- INFORMATION PROVIDED -
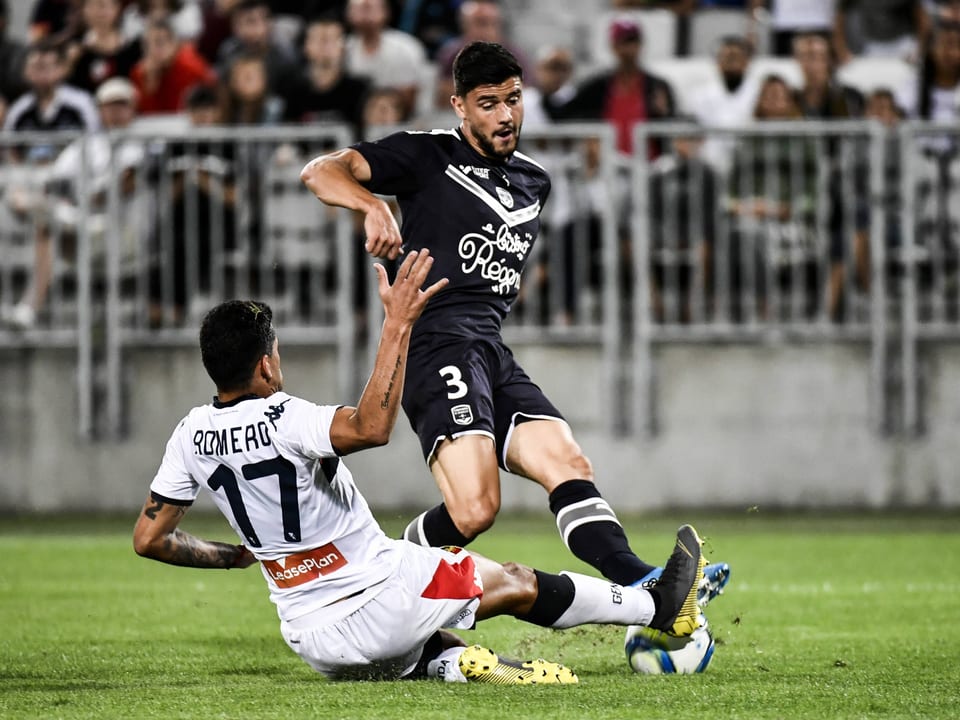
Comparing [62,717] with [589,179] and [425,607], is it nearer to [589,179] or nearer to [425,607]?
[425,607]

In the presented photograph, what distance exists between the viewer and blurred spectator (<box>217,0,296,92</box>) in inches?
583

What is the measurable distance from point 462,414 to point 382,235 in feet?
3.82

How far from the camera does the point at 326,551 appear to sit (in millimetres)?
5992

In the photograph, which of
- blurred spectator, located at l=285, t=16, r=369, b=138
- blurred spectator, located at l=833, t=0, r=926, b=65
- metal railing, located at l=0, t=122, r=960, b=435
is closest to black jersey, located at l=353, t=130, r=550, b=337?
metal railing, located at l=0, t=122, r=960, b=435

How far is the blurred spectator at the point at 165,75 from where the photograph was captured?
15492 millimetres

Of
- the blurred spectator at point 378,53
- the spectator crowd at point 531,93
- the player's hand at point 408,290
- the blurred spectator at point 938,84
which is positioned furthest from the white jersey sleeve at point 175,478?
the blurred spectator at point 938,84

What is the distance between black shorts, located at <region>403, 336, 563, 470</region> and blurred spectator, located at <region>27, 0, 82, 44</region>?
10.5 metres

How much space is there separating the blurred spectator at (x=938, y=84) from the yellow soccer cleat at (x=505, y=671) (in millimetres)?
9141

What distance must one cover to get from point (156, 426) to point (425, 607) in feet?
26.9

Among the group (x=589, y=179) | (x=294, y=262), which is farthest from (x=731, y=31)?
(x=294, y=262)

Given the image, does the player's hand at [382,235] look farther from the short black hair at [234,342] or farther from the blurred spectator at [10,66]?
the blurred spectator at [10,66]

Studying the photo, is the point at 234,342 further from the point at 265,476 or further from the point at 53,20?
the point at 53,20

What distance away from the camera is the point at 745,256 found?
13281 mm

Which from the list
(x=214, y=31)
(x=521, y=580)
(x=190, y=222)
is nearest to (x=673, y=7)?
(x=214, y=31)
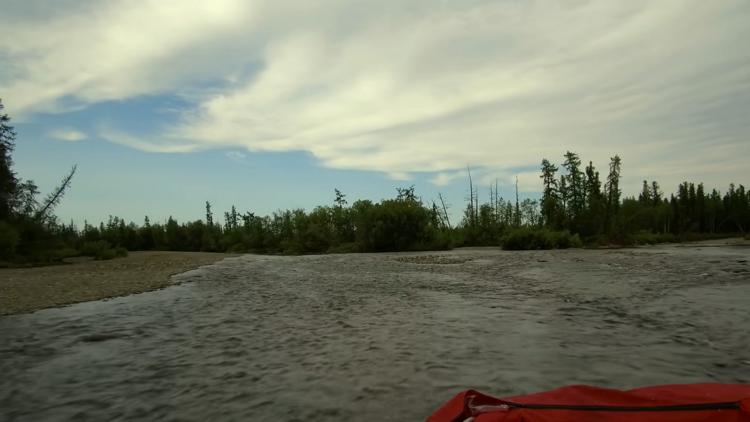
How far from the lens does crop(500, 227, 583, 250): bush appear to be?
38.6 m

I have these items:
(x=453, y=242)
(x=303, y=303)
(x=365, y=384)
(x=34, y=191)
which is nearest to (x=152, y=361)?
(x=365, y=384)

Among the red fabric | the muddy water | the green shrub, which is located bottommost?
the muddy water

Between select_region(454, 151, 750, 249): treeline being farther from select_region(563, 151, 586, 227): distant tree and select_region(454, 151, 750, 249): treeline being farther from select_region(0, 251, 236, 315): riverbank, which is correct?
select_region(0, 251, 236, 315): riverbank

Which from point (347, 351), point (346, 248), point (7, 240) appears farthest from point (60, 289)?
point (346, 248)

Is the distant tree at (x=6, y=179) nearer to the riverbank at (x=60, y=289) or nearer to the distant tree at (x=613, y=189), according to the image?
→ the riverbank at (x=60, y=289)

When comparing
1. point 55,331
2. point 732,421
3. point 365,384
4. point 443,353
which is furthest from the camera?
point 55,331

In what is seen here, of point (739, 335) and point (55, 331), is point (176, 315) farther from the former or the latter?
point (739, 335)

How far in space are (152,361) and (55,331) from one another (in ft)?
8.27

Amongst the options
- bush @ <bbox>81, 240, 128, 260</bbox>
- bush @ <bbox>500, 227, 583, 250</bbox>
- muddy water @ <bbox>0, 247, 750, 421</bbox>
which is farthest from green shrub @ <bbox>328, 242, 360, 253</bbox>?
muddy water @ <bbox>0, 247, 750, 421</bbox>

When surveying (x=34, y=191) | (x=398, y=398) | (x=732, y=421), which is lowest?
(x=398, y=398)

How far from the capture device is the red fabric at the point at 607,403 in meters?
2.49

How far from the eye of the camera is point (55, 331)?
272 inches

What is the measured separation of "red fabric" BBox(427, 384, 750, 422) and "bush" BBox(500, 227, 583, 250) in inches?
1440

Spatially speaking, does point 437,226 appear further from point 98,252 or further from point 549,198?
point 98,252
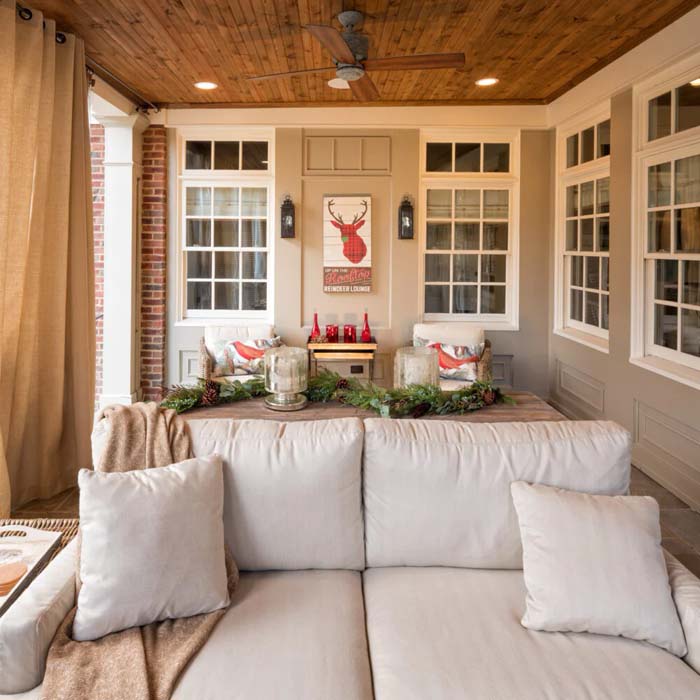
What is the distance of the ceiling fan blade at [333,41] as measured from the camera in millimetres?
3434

- PROBLEM STATEMENT -
Return the rows verbatim, starting with the line that contains "What is the measured" and going on through the last line of the rows. Leave the pictures out.

- EXERCISE OUTPUT -
What is the measured separation of "red fabric" BBox(427, 384, 750, 422) and "bush" BBox(500, 227, 583, 250) in inches?
1440

Spatially speaking, does point 437,226 appear further from point 98,252 or further from point 549,198?
point 98,252
What is the distance of the ceiling fan blade at [333,41] as measured from the camera in millimetres?
3434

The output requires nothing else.